Appendix – What for?

Appendix – What for?#

Contributed by Audra McNamee

Python offers convenient and concise ways to write loops, but similarity between different patterns of for loops often confuses students. Using one pattern when another is required often leads to TypeError exceptions.

This brief walkthrough will help you distinguish between

for i in range(len(array)):

and

for i in array:

A list of lists#

Throughout this walkthrough, assume array = [[ item1, item2], [item3, item4], [item5, item6 ]]. We visualize this list of lists as being arranged in rows and columns:

array =    [[item1, item2],
            [item3, item4],
            [item5, item6]]

We say array has three rows and two columns.

Iteration through the items in a list#

In Python, lists (and strings) are iterable objects. Thus, it’s perfectly valid to write

for row in array:

In first iteration, row is [item1, item2].

In the second iteration, row is [item3, item4].

In the third iteration, row is [item5, item6].

Note that when we iterate through elements of a list, we get the elements themselves, and not their positions.

Iteration through the indices of a list#

When you require an item’s position as well as its value, iteration with

for row in range(len(array)):

is appropriate.

In the first iteration, row is 0.

In the second iteration, row is 1.

In the third iteration, row is 2.

TypeError from mistaken identity#

Type errors typically result from iterating through loop elements when we need their indices, or using indices as if they were elements.

Say you intend to loop through an object by column, and write

for col in array[0]:
	for row in array:
		print(array[row][col])

The third line, print(array[row][col]), will produce an IndexError after the first iteration. col is item1 and row is [item1, item2, item3]. To access array[row][col] we would need row and col to be indices, but instead col is an element of the list. array[[item1, item2, item3]][item1] is a type error.
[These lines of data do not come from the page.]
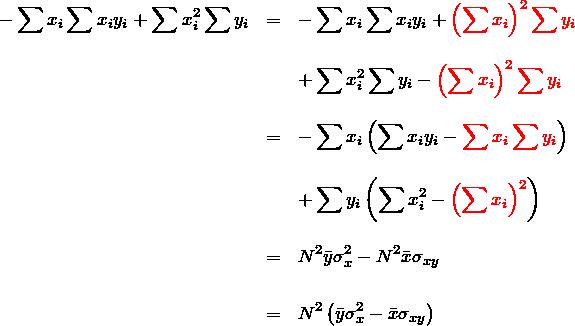 \begin{eqnarray*} -\sum x_i \sum x_iy_i +\sum x_i^2 \sum y_i &=&-\sum x_i \sum x_iy_i +\textcolor{red}{\left(\sum x_i\right)^2\sum y_i}\\\\ &&+\sum x_i^2 \sum y_i-\textcolor{red}{\left(\sum x_i\right)^2\sum y_i}\\\\ &=&-\sum x_i\left(\sum x_i y_i-\textcolor{red}{\sum x_i\sum y_i}\right)\\\\ &&+\sum y_i\left( \sum x_i^2- \textcolor{red}{\left(\sum x_i\right)^2}\right)\\\\ &=& N^2 \bar{y}\sigma_x^2-N^2\bar{x}\sigma_{xy}\\\\ &=& N^2\left(\bar{y}\sigma_x^2-\bar{x}\sigma_{xy}\right) \end{eqnarray*}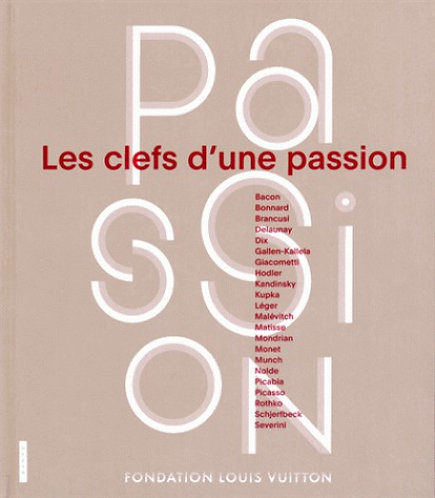 Les clefs d'une passion, Fondation Louis Vuitton, catalogue d'exposition, 2015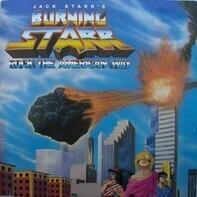 Burning Starr - Rock the American Way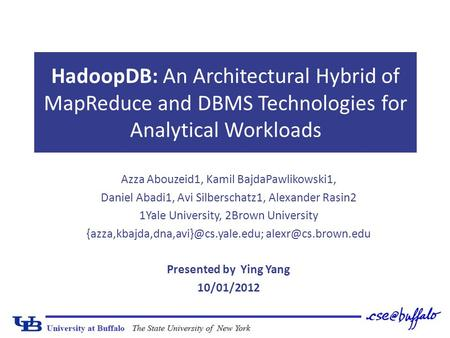 HadoopDB: An Architectural Hybrid of MapReduce and DBMS Technologies for Analytical Workloads Azza Abouzeid1, Kamil BajdaPawlikowski1, Daniel Abadi1, Avi.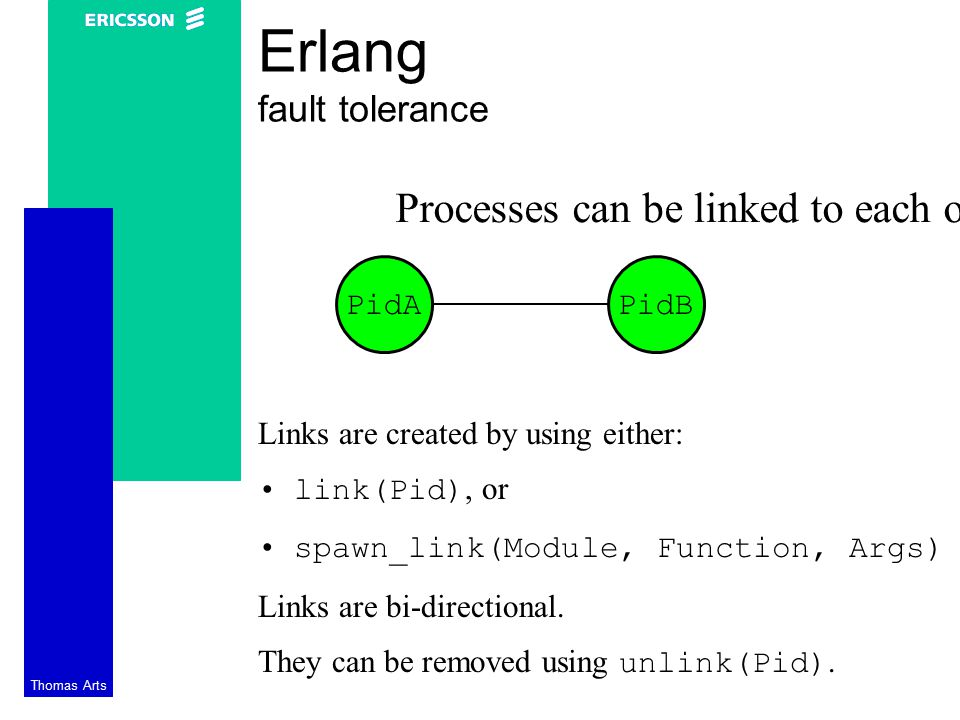 Thomas Arts Erlang fault tolerance Processes can be linked to each other: PidAPidB Links are created by using either: link(Pid), or spawn_link(Module, Function, Args) Links are bi-directional.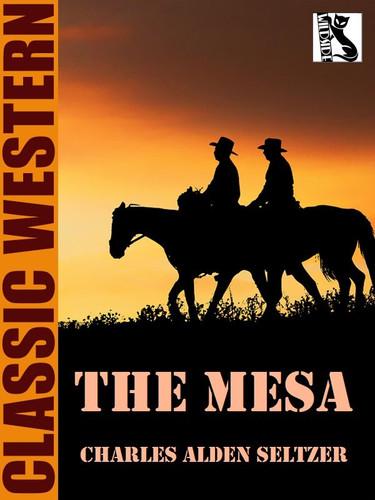 The Mesa, by Charles Alden Seltzer (epub/Kindle/pdf)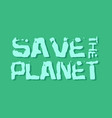 save the planet grunge modern vector image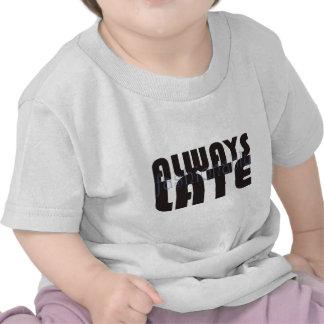 Always fashionably late t-shirt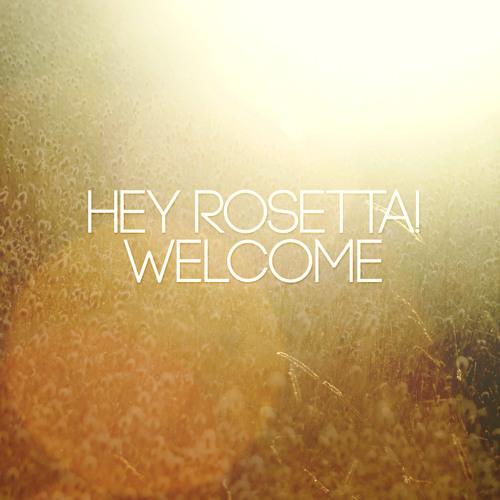 Hey Rosetta! - Welcome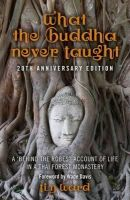 Ward, Tim - What the Buddha Never Taught: A 'Behind the Robes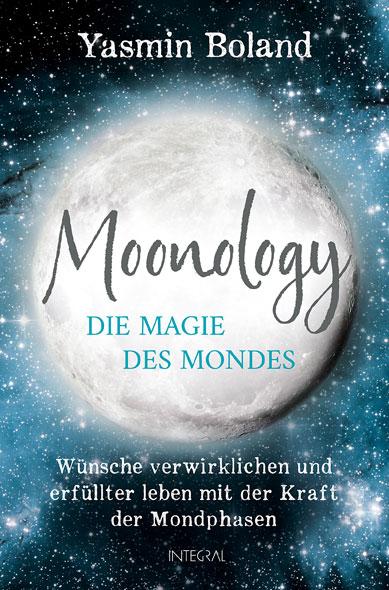 Moonology - Die Magie des Mondes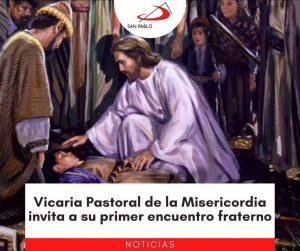 Vicaria Pastoral de la Misericordia invita a su primer encuentro fraterno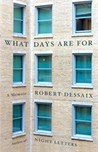 What Days are For - A Memoir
Since we needed indices for array[row][col], in this case we should use for loops that iterate through
list indices:

for col in range(len(array[0])):
	for row in range(len(array)):
		print(array[row][col])

In the first iteration col is 0 and row is 0. array[0][0] is the element in row 0 and and column 0, so item1 will be printed.

The takeaway: always know whether you’re iterating by item or by index.

IndexError from using the wrong loop bound#

Say you attempt to iterate through array by columns with this code:

for col in range(len(array)):
	for row in range(len(array)):
		print(array[row][col])

This code will print a few elements correctly, then crash. Try to spot the error before reading on.

Which bound is which#

The code above prints item1, …, item6 then crashes with IndexError. This is because range(len(array)) iterates from 0 to 2, but there is no column 2. When the loop attempts print(array[0][2]) Python raisesIndexError.

When we write loops to iterate through the indices of list, we need to make sure the bounds of the loop match the list we are iterating through. In the case above, col ranges through range(len(array)), the indexes of the rows, when we need the indexes of the columns.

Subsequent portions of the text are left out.